Explore and expand your boundaries and those of people you lead

Exploring and expanding your boundaries and horizons creates freedom and comfort in your life. Doing so can be challenging—“getting out of your comfort zone,” as many put it—but creates results and emotional reward. The more experience you have in it, the more you can lead others to do the same, creating freedom and comfort in their lives. I’ll illustrate the process with some simple diagrams. I find visualizing would-be complex things simplifies them and makes them easier to do.
First, consider a diagram of the things you do, as illustrated below. As I’ve illustrated it, the light-colored center is where things are easier—that is, the center of your comfort zone, bounded by the dashed line. I colored it darker farther from the center, indicating that activities out there get harder. At the outside border is a thick black line, illustrating that people don’t cross their hard boundaries.
The person doing the activities bounded in this region could be yourself or someone you lead.
Boundaries 1
Below illustrates you or someone else doing things. Most people spend most of their time near the center doing comfortable things. Rarely do most of us exit our comfort zones, then usually for short times, returning to comfort soon after.
Boundaries 2
As illustrated below, sometimes we leave what’s comfortable for a while and get close to our hard boundaries. Doing so makes us uncomfortable.
Boundaries 3
If we test our limits but then return to our comfort zones, we may find the next time we approach that limit, we’re more comfortable there.
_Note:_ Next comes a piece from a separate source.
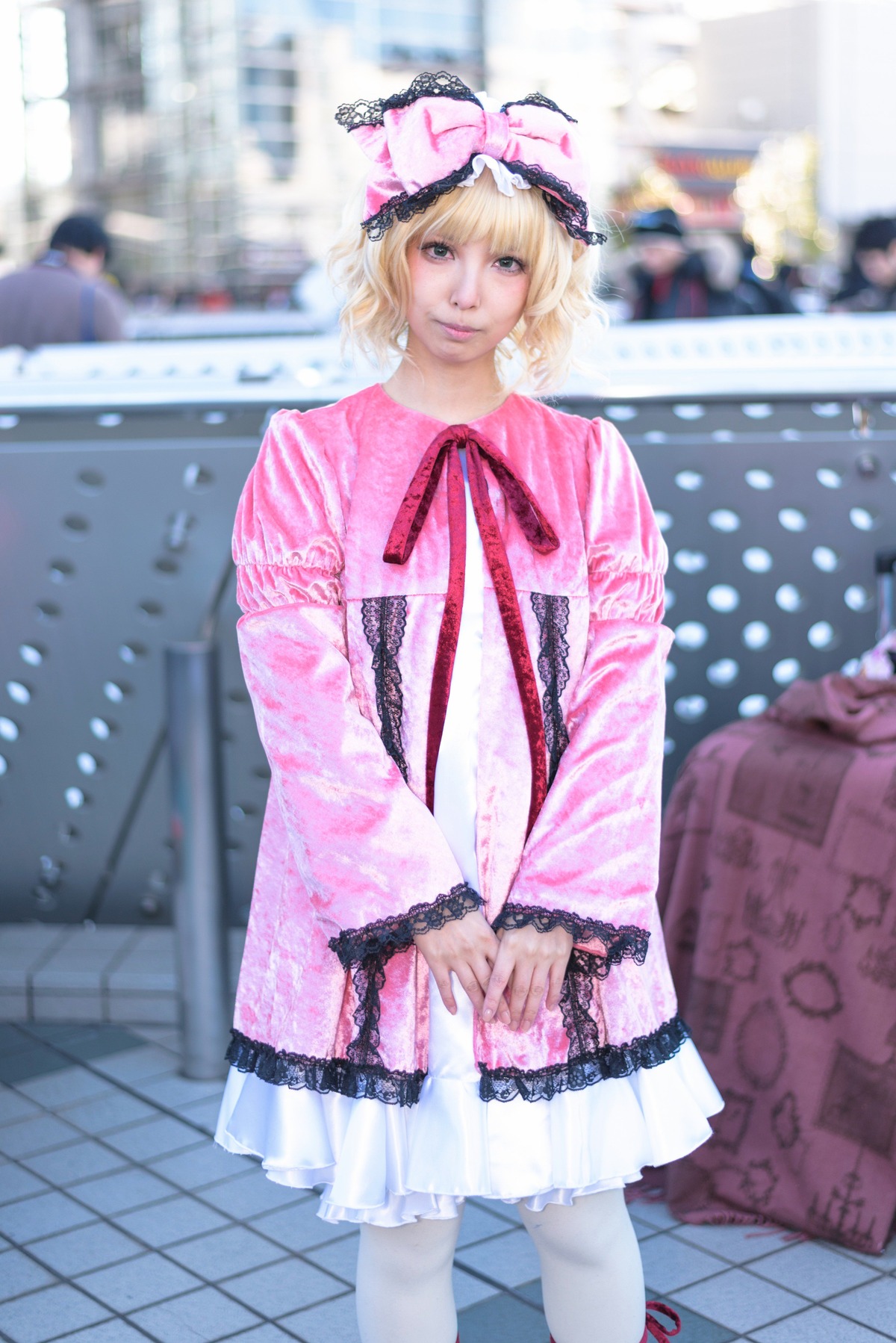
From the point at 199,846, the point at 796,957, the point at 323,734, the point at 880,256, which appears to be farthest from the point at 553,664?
the point at 880,256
As illustrated below, that means we expanded our hard boundaries. If we lead someone else to explore their boundaries, treating them respectfully, and allowing them to return to where they feel comfortable, the same thing happens to them—their boundaries expand.
Boundaries 4
After a while, expanding enough local boundaries causes your overall boundaries to expand. As illustrated below, your boundaries eventually expand everywhere. The yellow boundary shows a later boundary of someone who has challenged their boundaries enough. In principle if you never expand your boundaries, your overall boundaries could shrink over time. When your overall boundaries enlarge, your comfort zone will also increase, as shown below.
Boundaries 5
When your overall boundaries and comfort zone increase, more things you do become comfortable, including things that used to make you uncomfortable. You feel more free and confident to do things you couldn’t before.
Boundaries 6
With expanded boundaries and horizons, your life has more freedom, expectation of success, and motivation. It has less fear and insecurity.
Boundaries 7
Your boundaries can increase more as you overcome more challenges. The path in the diagram below is the same path from a diagram above. There it nearly reached a hard boundary. Here it doesn’t even leave your comfort zone. To be able to do more things in life freely and comfortably, especially activities that used to make you uncomfortably, is a better life by any measure I can think of.
Boundaries 8
I find that the more you expand your boundaries and horizons, the less hard your hard boundaries become. For example, if you travel a lot or sample many kinds of cuisine, you feel more open to visit new places or try new foods.
Boundaries 9
With experience, you might wonder how much you can yourself able to do or, in other words, how free and comfortable you can find yourself trying new things.
Boundaries 10

This Post Has 3 Comments

  1. Alice

    I read your post about boundary expansion model. What you said in the model is true with me. During the life I have lived, it seems whenever I did something I though I couldn’t do, I felt more secure and more at ease with life afterwards. Given that I have been through a number of things that I thought I was unable to go through, I now basically feel like there is a very limited number of things that I cann’t do.
    Actually your model is very similar to the one or part of the one my adviser talked to me about years ago when I was working on my Master degree, which is something about education. The difference between your model and hers is that her circle has a hard core, which represents the things a subject will never do. According to her, everybody has a hard core, whose composition is partially personal choice and partially social and cultural heritage. She likens the hard core to the North Star of life——if people live with it they will get what you want at the end of the day though keeping it may come at a price.
    Your explanation of the model is much more vivid thanks to the graphic illustration.

    1. Joshua

      I like illustrating these models so I’m glad it helped for you. I find illustrations help clarify my thoughts and clarifying my thoughts help me choose beliefs and behaviors that improve my life. I hope the illustrations work that way for you. I don’t suggest people have to adopt my models. I also like hearing and seeing different ones than mine to help broaden my horizons and get new perspectives.